Al contrario, se expresa en la paz, el sufrimiento, en las
debilidades aparentes de los hijos de la luz. Aquel que ha vencido al mundo da
la fuerza a los que creen en Él, para que triunfen en la paz y venzan sus
miedos y sus dudas, que triunfen de
todas las agresiones cometidas en contra de los hijos de Dios, que resistan los
ataques, siempre en la paz y la impasibilidad, en la certidumbre de que el poder divino es eterno mientras que
la fuerza de los hombres es efímera, que todas las potencias terrestres han
llegado y se han ido, mientras que Dios permanece, su Santidad permanece, recta
e Inquebrantable.
Esto fue, esto es y esto será.

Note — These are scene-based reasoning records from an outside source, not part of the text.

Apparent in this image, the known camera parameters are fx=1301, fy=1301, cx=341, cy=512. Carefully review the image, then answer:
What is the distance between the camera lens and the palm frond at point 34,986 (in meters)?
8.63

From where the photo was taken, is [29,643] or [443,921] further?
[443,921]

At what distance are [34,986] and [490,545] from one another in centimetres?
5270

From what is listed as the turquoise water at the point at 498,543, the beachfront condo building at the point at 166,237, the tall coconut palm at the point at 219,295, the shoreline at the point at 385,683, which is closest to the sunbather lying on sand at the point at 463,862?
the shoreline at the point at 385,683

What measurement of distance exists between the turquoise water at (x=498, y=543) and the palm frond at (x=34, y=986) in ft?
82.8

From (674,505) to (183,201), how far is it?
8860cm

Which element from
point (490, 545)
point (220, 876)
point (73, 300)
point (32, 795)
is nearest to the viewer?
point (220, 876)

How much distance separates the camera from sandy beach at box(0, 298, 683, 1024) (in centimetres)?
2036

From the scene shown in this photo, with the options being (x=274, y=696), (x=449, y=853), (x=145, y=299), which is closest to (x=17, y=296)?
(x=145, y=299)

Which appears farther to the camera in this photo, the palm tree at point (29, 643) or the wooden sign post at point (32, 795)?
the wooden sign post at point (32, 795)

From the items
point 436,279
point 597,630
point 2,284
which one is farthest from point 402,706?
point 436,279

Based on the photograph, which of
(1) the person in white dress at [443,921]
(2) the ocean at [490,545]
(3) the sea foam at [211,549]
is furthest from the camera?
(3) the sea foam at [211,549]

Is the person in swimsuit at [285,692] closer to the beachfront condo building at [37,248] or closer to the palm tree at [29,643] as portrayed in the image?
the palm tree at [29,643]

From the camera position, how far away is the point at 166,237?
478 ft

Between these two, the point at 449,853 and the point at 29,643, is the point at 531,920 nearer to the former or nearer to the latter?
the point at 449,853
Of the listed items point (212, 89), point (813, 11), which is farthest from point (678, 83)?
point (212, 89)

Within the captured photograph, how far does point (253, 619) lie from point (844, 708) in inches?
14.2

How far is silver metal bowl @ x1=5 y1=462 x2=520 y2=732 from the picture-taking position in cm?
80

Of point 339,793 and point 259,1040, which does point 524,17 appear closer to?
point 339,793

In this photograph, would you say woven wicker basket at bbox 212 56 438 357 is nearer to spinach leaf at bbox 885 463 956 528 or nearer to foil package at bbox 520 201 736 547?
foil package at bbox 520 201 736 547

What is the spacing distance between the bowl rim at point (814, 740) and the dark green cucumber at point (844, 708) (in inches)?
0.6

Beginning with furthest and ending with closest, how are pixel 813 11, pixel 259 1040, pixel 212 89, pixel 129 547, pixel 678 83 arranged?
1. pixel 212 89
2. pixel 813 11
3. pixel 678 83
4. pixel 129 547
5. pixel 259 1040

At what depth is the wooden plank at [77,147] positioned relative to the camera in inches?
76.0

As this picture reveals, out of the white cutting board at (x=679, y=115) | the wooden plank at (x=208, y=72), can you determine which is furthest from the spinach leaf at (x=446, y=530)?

De esta verdad, el arzobispo de Ojrida y metropolita de
Skoplie, Jovan, testimonia desde el fondo de su celda; le dirigimos palabras de
amor, de consuelo, de ánimo y de esperanza de que Cristo abrirá los ojos
también a sus perseguidores.
Al creer en la Resurrección de Cristo, creemos en la
renovación permanente de la dignidad humana. ¡Al creer en la Resurrección de
Cristo y en la resurrección general, creemos en la posibilidad de la
resurrección de la moral humana, del pudor y de la bondad!
¡Sólo la fe en la Resurrección puede renovar la fe y la
adhesión a un amor altruista. Sólo la fe en la inmortalidad quema con su llama
el egoísmo como principio de vida fundamental, y nos revela que el amor a Dios
y a nuestro prójimo nos permite salvarnos de nuestras tinieblas y escapar a
todos nuestros callejones sin salida!
¡Hermanos y hermanas, queridos hijos espirituales,
regocijémonos ante el Señor Resucitado! Al regocijarnos ante Él, nos
regocijamos nosotros mismos, pues nos hacemos eternos e inmortales ¡Al
prostrernarnos ante el Resucitado, nos prosternamos ante la vida eterna! Al
comulgar a su Cuerpo y a su Sangre, non unimos a Él y recibimos la vida eterna.
En Cristo Resucitado descubrimos a todos nuestros antepasados. Todo lo que es
bueno en la historia del mundo y en la historia de nuestro pueblo, se encuentra
ante Él y se convierte en imperecedero e indestructible ¡En Cristo Resucitado
estamos en unión con nuestros santos y ellos están con nosotros! En Cristo
Resucitado la justicia triunfa siempre. Con Él y en Él triunfará también en
nuestros días. Si Cristo Resucitado está con nosotros y nosotros con Él,
entonces, ¿quién estará contra nosotros? Con estos pensamientos y estos deseos os dirigimos
nuestro saludo pascual: ¡Cristo ha resucitado! ¡En verdad ha resucitado!